Android SDK

The Android SDK provides APIs to easily integrate Speech Recognition features into Android apps. The API automatically handles websocket access to speech server, audio capture, encoding, trasmission and transcription retrieval in real-time.

It gives you three standard ways to interact in app with the ASR engine:

The SDK requires Android 4.0.3 (API level 15) or higher.

 Get Started

  1. Download the latest SDK version here.

  2. In Android Studio, choose File → New → New Module → Import JAR/AAR Package. Click Next and select the downloaded file CedatSTT.aar.

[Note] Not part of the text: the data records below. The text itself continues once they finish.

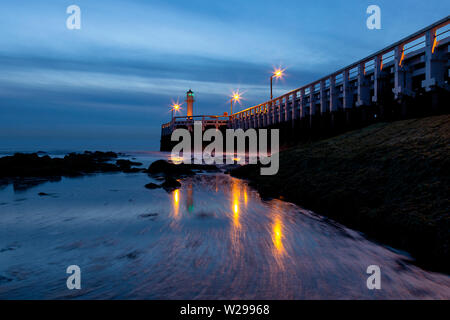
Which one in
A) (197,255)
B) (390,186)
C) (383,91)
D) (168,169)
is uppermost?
(383,91)

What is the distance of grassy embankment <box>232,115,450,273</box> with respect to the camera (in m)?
4.06

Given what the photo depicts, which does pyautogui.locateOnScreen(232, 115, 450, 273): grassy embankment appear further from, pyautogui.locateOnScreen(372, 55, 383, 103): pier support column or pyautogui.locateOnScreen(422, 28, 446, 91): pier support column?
pyautogui.locateOnScreen(372, 55, 383, 103): pier support column

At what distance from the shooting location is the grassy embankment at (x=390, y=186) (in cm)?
406

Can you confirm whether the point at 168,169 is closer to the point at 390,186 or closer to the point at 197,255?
the point at 197,255

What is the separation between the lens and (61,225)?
6.15 metres

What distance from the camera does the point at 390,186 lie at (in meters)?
5.34

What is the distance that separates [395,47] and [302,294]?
40.9 ft

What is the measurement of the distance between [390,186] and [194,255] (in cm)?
390

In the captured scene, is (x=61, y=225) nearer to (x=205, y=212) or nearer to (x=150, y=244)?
(x=150, y=244)

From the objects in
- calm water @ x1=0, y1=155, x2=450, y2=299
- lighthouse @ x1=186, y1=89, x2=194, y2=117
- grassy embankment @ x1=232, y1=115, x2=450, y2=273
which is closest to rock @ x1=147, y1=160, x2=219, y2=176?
grassy embankment @ x1=232, y1=115, x2=450, y2=273

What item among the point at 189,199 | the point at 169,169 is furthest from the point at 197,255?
the point at 169,169

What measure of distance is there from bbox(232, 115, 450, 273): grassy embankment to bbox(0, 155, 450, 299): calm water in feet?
1.11
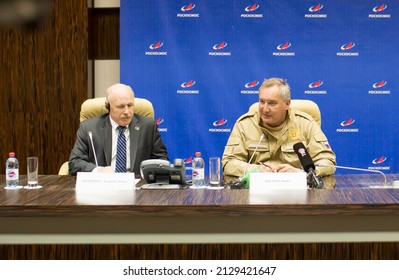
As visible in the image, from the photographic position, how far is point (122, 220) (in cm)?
215

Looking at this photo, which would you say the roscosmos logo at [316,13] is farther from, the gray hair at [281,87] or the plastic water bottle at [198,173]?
the plastic water bottle at [198,173]

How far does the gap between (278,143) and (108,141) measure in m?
1.05

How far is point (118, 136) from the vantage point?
3637mm

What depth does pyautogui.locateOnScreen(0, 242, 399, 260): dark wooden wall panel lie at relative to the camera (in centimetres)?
215

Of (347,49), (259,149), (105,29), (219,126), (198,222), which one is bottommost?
(198,222)

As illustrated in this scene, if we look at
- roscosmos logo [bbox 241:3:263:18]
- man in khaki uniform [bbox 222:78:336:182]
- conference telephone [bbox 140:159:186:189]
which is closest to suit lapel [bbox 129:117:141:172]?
man in khaki uniform [bbox 222:78:336:182]

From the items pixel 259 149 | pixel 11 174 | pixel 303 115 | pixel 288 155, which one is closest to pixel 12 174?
pixel 11 174

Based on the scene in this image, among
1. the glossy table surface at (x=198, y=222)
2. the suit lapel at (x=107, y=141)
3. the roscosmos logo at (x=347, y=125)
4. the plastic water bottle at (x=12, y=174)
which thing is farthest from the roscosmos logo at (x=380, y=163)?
the plastic water bottle at (x=12, y=174)

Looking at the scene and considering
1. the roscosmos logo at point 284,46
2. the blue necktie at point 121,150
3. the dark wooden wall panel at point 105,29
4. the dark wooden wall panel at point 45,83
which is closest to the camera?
the blue necktie at point 121,150

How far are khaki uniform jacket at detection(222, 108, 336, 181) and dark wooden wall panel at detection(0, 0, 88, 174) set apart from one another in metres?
1.80

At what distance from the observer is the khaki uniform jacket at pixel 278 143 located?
11.1ft

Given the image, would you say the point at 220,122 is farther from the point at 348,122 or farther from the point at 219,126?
the point at 348,122

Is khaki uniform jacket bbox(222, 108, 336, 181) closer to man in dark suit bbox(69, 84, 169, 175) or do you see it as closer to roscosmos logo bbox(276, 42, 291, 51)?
man in dark suit bbox(69, 84, 169, 175)

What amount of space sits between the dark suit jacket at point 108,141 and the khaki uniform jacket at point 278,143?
541 millimetres
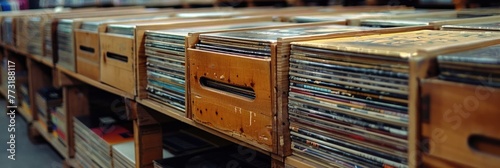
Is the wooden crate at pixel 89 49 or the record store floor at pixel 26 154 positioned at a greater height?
the wooden crate at pixel 89 49

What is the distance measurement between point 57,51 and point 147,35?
4.08ft

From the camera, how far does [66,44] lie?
256 centimetres

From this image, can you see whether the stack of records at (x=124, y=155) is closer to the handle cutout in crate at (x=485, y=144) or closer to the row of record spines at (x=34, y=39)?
the row of record spines at (x=34, y=39)

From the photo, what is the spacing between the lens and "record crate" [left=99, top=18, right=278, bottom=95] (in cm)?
172

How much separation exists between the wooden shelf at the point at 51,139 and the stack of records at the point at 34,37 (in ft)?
1.79

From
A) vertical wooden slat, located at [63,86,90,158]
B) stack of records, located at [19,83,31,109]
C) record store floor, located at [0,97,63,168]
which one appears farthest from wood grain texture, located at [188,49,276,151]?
stack of records, located at [19,83,31,109]

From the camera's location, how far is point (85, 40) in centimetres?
225

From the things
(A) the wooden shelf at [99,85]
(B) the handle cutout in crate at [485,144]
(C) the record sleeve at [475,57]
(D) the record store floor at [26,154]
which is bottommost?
(D) the record store floor at [26,154]

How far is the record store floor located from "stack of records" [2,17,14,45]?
0.66 m

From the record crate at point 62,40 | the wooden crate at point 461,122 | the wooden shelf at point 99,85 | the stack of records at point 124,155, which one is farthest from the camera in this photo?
the record crate at point 62,40

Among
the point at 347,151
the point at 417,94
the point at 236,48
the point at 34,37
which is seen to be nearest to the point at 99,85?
the point at 236,48

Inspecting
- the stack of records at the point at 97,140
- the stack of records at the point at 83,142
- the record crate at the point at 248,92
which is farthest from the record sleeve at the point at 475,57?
the stack of records at the point at 83,142

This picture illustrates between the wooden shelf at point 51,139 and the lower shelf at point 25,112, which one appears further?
the lower shelf at point 25,112

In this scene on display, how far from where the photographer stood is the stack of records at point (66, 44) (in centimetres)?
248
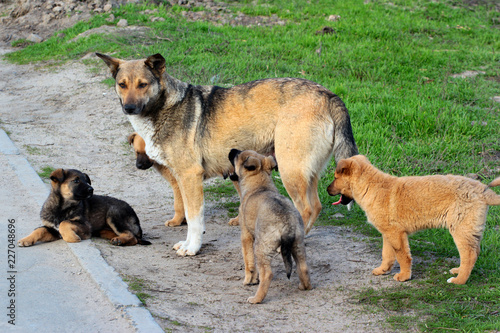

  3. Open your application module Gradle file build.gradle and add the following line to the dependencies block:
  4. dependencies {
      implementation project(':CedatSTT')
      ...
    }
  5. Check the library presence in the settings.gradle file:
  6. include ':app',':CedatSTT'

 Recognition Intent

Call the method startActivityForResult() defining an explicit intent with class RecognitionActivity.class and set the extra parameter Cedat85Recognizer.EXTRA_API_KEY.

In the callback onActivityResult() you can handle the transcriptions list in RecognizerIntent.EXTRA_RESULTS and the confidence values array in RecognizerIntent.EXTRA_CONFIDENCE_SCORES.

The following code snippet shows how to use the library for online recognition via intent:

private static final int SPEECH_REQUEST_CODE = 0;

private void startVoiceRecognitionActivity() {
  Intent intent = new Intent(this, RecognitionActivity.class);
  intent.putExtra(Cedat85Recognizer.EXTRA_API_KEY, "YOUR_API_KEY");
  startActivityForResult(intent, SPEECH_REQUEST_CODE);
}

@Override
protected void onActivityResult(int requestCode, int resultCode, Intent data) {
  if (requestCode == SPEECH_REQUEST_CODE && resultCode == RESULT_OK) {
    ArrayList<String> result = data.getStringArrayListExtra(RecognizerIntent.EXTRA_RESULTS);
    float[] confidence = data.getFloatArrayExtra(RecognizerIntent.EXTRA_CONFIDENCE_SCORES);
    // log transcription result and confidence value
    Log.i("STT", result.get(0) + ":" + confidence[0]);
}
Recognition intent requires RECORD_AUDIO and INTERNET permissions.

 Recognition service

Use the SpeechRecognizer class to access to the speech recognition service. This class's methods must be invoked only from the main application thread.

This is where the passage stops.